One of the true pioneers of performance art is Tehching “Sam”
Hsieh. Through his art, he makes connections between life and art. His is best known for his year long performances. Why a
year? “Because one year is the largest single unit of how we count time. It takes the earth a year
to move around the sun. Three years, four years is something else. It is about being human, how we explain time, how we measure
our existence.” He came to the United States from Taiwan, “I was in the equivalent
of the merchant marines and immigration wouldn’t let me in so I walked off the ship and stayed here.”
His first one was in 1978, when he built an eleven and a half by nine by eight
foot barred jail cell in his loft apartment. For that year he had no contact with the outside world, no TV, no sound, no talking,
no reading, no writing. His food was delivered and his waste was removed in a bucket each day. “This
kind of work is not about suffering, it is about existence.
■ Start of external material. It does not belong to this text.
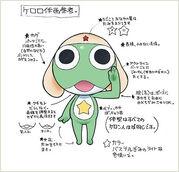 Keroro's body description
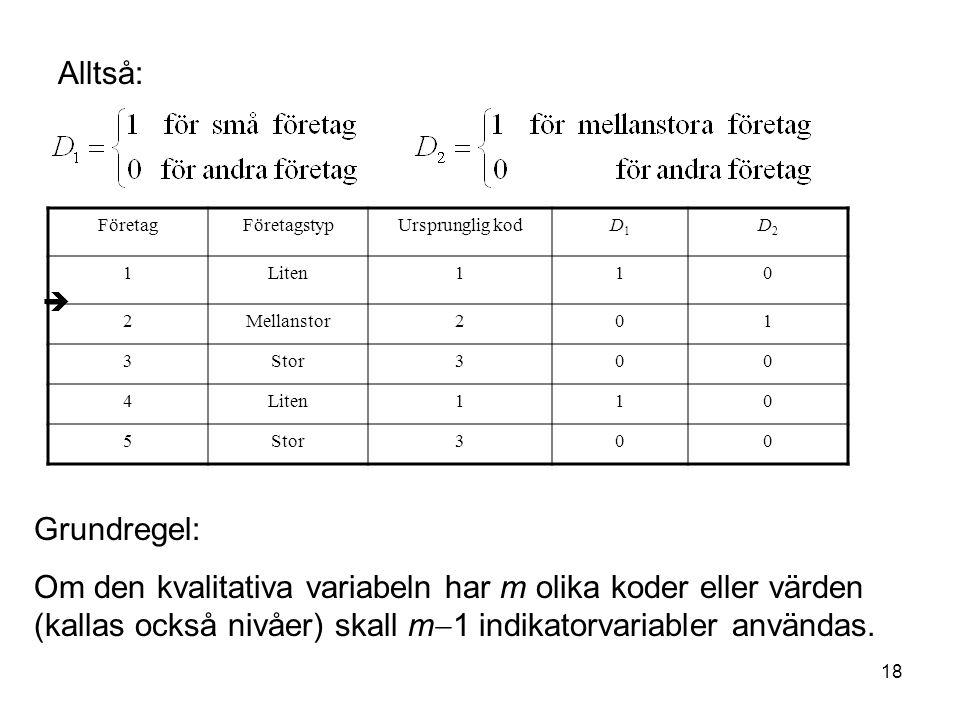 18  FöretagFöretagstypUrsprunglig kodD1D1 D2D2 1Liten110 2Mellanstor201 3Stor300 4Liten110 5Stor300 Alltså: Grundregel: Om den kvalitativa variabeln har m olika koder eller värden (kallas också nivåer) skall m  1 indikatorvariabler användas.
It is about a technique, my concept is to show this technique.
I think technique is the most important thing.”
Some of Hsieh’s other performances were a year of punching a card in
a time clock every hour on the hour twenty-four hours a day for one year; stayed outside for a year without ever going into
a building, subway, train, car, airplane, ship, cave, or tent in New York City, and even spent a year making no art, no talking
about art, no looking at art, no reading about art, or going to a museum or gallery (even though his not making art was art).
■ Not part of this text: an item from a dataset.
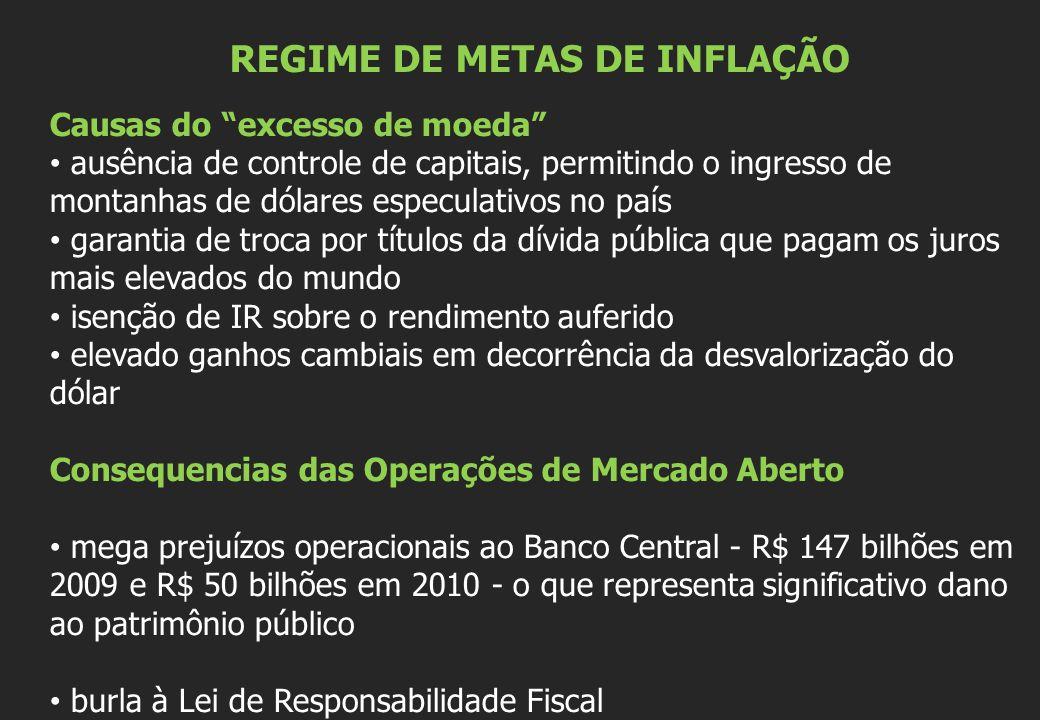 """REGIME DE METAS DE INFLAÇÃO Causas do """"excesso de moeda"""" ausência de controle de capitais, permitindo o ingresso de montanhas de dólares especulativos"""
One of his more known performances was in collaboration with fellow performance artist Linda Montano.
Linda Montano…1942-****…United States
Montano was born in Saugerties, New York. Her art training was at the College
of New Rochelle; Villa Schifanoia, Florence, Italy; University of Wisconsin; and Hobart Welding School, New York. She emerged
as a pioneering performance artist. One of her trademark performances was wearing only one color for a year. Beyond her clothing
color, she also stated in spaces of that color, listened to a single sound, and only saw people once a month. The color corresponded with the color of the Hindu energy system or Chakra. She called
this 7 YEARS OF LIVING ART and than repeated the performance in ANOTHER
7 YEARS OF LIVING ART. “We all need a goal, an ideal, a job and I use art to give myself
that. My goal is a compassionate mind, a silent mind. Wearing all red, all white, does this for me!” She defines
performance art as a “tool which assists artists to ecstatically feel/face
life.” She teaches at the University of Texas at Austin.
In Hsieh’s performance with Montano, which they are both well known
for, the two were tied together with a eight foot rope. They were not allowed to touch one another for the full year. At the
end of the year they cut the rope, they shook hands, hugged, and punched each other. The work was about couples. Sometime
not together and not alone; a purgatory of relationships if you will.
Hsieh’s last major project was a thirteen year project of making art.
He began the project on his thirty-sixth birthday and ended on his forty-ninth birthday, completed between 1986 and 1999.
After the project was done he released the results to the public. His definitive comment about his project was "I
kept myself alive." What does he mean by that? “On another planet I could do something. Our
time is very short here. When we speak of historical figures we say they were born this year, died that year. Or, we say,
they are still alive. That’s all we talk about really. It’s just like the dinosaurs, all we can talk about is
when they lived and died. So for me, I use similar language. I can only say that I have kept myself alive. More details are
unnecessary, survival is all. What I have done in those years remains in my mind.” After that project his art
career was over. “I’m fifty years old now. I am experienced enough to know the past and probably
to know the future. I don’t have much left, but I can still help or do something to make things better. It is just not
through art…I no longer call myself an artist, but I cannot change the way you see me.” In 1994 Hsieh became
an American citizen and he lives in Brooklyn, New York with his wife.